In short, this happens because of maths. I'm not a mathematician so I can't explain it any further than via the right hand rule. I could throw some examples at you but I doubt it would help. Sorry if I seem blunt.
If you want a solution that doesn't involve negating the y-angle, then negate the vector you pass to the function. Ie.
//Instead of
glRotatef(yAngle, 0, 1, 0);
//Use
glRotatef(yAngle, 0, -1, 0);
I don't particularly see that this solution is better than the one you already have but it's up to you.
This could probably help, if I knew what it meant...

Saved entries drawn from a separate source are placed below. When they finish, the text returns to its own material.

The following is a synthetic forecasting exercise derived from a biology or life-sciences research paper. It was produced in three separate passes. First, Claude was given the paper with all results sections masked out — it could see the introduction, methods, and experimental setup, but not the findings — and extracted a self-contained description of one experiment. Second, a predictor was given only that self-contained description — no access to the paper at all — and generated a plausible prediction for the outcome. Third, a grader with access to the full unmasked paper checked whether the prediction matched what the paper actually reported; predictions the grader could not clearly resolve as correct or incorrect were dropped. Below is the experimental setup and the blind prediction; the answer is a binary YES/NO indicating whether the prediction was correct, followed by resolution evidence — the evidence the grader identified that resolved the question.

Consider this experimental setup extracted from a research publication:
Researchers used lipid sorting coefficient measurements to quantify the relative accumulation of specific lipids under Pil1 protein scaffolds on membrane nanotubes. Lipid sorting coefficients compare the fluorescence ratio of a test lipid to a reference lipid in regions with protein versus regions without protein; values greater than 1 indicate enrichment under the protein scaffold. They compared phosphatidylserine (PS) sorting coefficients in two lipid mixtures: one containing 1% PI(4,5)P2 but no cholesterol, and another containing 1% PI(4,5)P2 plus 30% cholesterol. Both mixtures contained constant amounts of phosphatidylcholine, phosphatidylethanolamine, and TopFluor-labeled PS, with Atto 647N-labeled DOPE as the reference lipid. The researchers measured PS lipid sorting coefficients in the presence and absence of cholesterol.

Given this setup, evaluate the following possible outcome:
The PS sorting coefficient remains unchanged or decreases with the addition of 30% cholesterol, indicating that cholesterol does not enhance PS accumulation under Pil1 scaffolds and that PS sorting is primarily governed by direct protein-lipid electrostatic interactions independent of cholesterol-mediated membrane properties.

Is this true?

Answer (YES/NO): NO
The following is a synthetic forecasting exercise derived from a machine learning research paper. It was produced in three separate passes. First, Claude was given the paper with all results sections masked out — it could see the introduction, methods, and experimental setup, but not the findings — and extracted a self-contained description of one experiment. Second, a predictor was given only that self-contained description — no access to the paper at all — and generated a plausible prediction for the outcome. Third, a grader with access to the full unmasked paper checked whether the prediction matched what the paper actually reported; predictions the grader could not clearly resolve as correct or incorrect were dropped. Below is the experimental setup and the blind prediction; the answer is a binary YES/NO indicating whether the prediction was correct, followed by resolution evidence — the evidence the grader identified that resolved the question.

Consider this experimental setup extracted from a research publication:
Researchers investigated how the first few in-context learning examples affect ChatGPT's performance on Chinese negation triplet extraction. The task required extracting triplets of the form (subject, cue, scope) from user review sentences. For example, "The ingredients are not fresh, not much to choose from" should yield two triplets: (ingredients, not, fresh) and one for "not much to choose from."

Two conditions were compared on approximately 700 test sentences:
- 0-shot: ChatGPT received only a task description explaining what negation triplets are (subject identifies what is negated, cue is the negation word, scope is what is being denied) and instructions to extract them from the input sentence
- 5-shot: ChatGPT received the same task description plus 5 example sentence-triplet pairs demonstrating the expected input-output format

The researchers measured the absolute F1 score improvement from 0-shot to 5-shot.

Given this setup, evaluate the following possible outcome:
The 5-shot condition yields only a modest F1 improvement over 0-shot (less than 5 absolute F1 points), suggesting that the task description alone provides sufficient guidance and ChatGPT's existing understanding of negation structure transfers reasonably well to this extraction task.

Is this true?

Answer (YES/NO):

Thx for your help anyway, I'll have a look at it and play around a bit as well :)
Yeah I think most of what I said you have to just accept or get a degree in pure mathematics or something (Like I said, I don't have a degree in pure maths so I can't really be sure you'll even understand then).
If it's anything but the maths you don't get then be a little more specific and I'll try to elaborate as best I can.
I'll try to just accept it then...
Btw what did you mean by 'right hand rule'?
http://en.wikipedia.org/wiki/Right-hand_rule#Direction_associated_with_a_rotation (http://en.wikipedia.org/wiki/Right-hand_rule#Direction_associated_with_a_rotation). This explains it (kind of). It's a bit of a weird thing as far as I'm concerned. Also I couldn't find anything explaining it specifically concerning rotation matrices, only showing principles of physics. Still, it's all about the cross product anyway at it's core.